Assigned task: Omit the pictures and return exactly the stretch of the material below from the line with "Omoda 5 MY25" through the line with "A High School".

Listed records:
━━━━

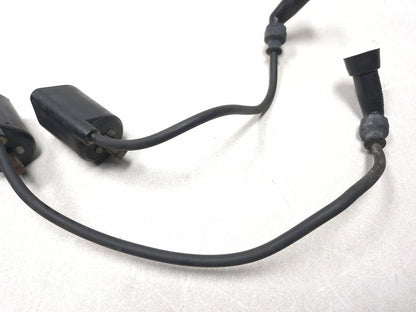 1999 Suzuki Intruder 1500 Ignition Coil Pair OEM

━━━━

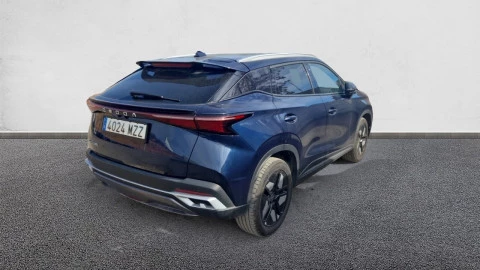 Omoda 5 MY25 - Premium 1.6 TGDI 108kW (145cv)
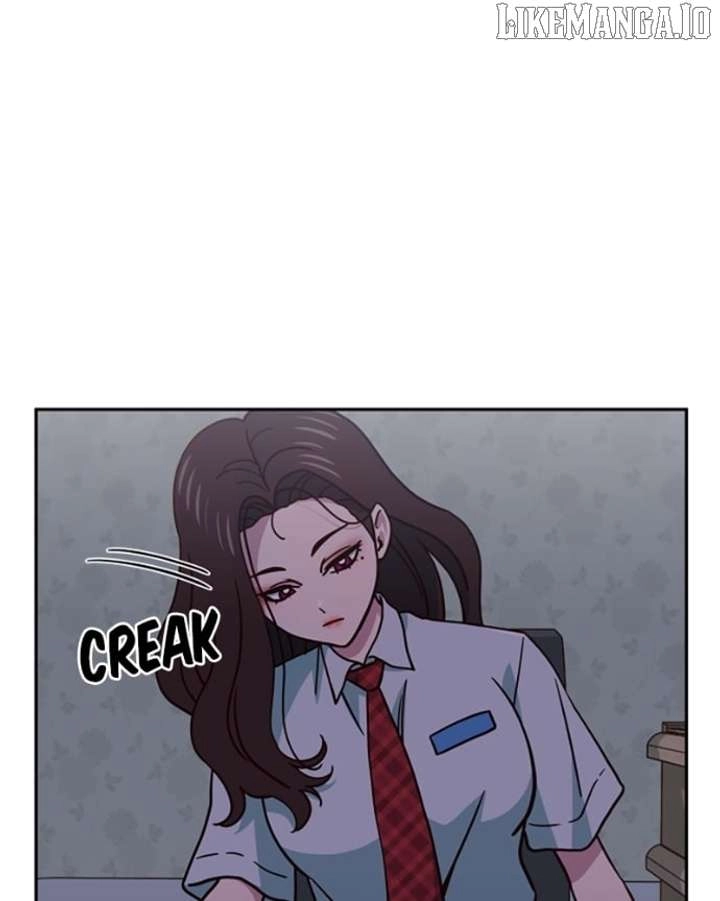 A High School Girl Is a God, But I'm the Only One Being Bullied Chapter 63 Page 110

━━━━

Task solution:
 Omoda 5 MY25 - Premium 1.6 TGDI 108kW (145cv)
 A High School Girl Is a God, But I'm the Only One Being Bullied Chapter 63 Page 110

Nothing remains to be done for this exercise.